Why “cattle” specifically I am not sure. I know the Indians revere cows as part of their religion so maybe it is something like that. Or maybe God thought they were as delicious as I find them. Regardless, the emphasis on “cattle” leads me to believe they were important for the first peoples and therefore deserve special attention in the beginning. The “creeping things” must be insects and the like. Their description later on is as riveting as it is revealing: “every creeping thing that creeps” (Gen 8:17). I’m not sure what other people have been taught, but I was under the impression you aren’t supposed to use the word you are defining in your definition. Alas, times were different back in the day, but I’ve apparently already stumbled on something God did not conceive of: creative writing.

Before the beasts of the land took shape, God filled the seas with a peculiarly defined sect of animals:

“So God created the great sea monsters” (Gen 1:21)

Although I have not personally met those deeply religious folks that believe the earth to be only 6000 years old or that dinosaurs are a myth, I have spoken with people who have. The short excerpt above seems to me like a perfectly good source to support the existence of dinosaurs from a religious point of view. Although it does nothing for the “6000 year Earth” crowd, the writing of the “great sea monsters” could help bridge the gap between archaeologists and biblicalists (I made that word up, but you get the idea).

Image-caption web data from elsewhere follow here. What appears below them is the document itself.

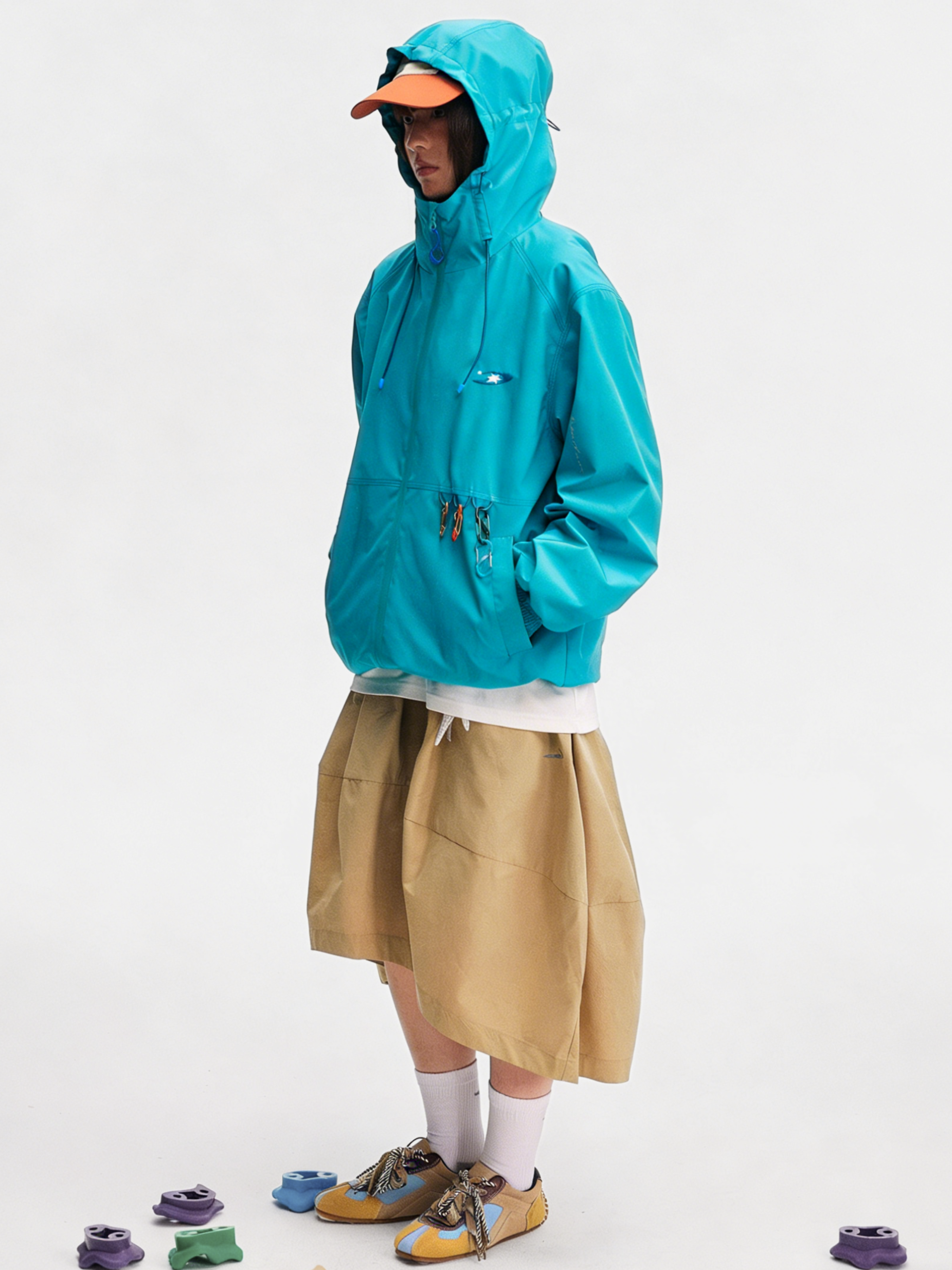 EchoDeck - Unisex Teflon® Triple-Defense Colorblock Drawstring Jacket
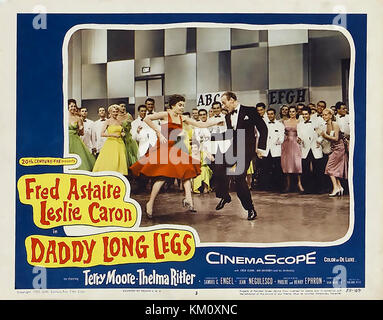 DADDY LONG LEGS 1955 20th Century Fox film musical with Fred Astaire and Leslie Caron Stock Photo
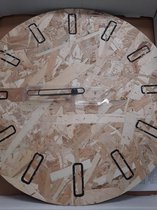Houten klok analoog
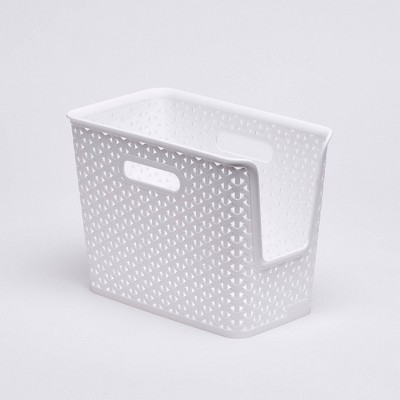 Wave Narrow Medium Storage Bin White - Brightroom™ - Yahoo Shopping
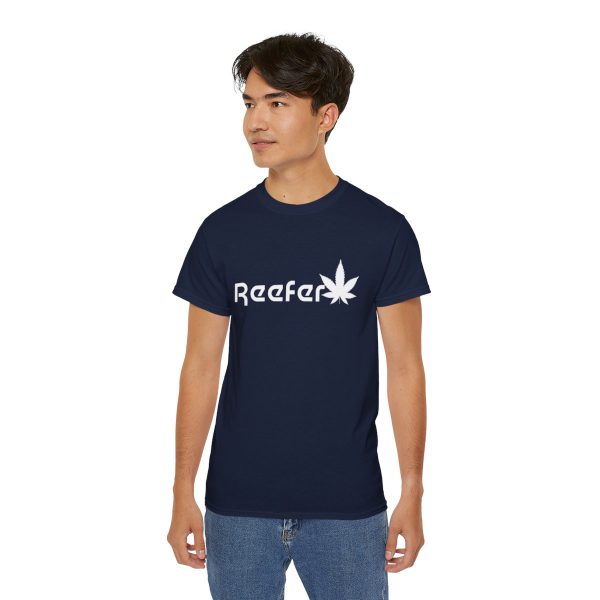 Reefer Revival - Classic Unisex Cotton Tee with Iconic Leaf Design - Image 95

When reflecting on “Big Week” I wonder why God chose to make Earth in the order He did. Regardless of His reasoning, it is interesting that He chose to make sea creatures before land creatures. I’m no expert on evolution, but I am under the impression that it says land creatures evolved from water creatures. In other words, land creatures came after sea creatures. In biblical words, God creates ocean life and then land life. It may be a stretch to use this as common ground between creationists and evolutionists, but sometimes a stretch is all people need.

Last but not least God creates man. Actually, let me take that back.

Lastly, God creates man. Everyone isn’t perfect and there are some stellar people out there, but, let’s face it, cows haven’t given God as much shit as mankind has.

Hey, maybe that’s why he singled them out.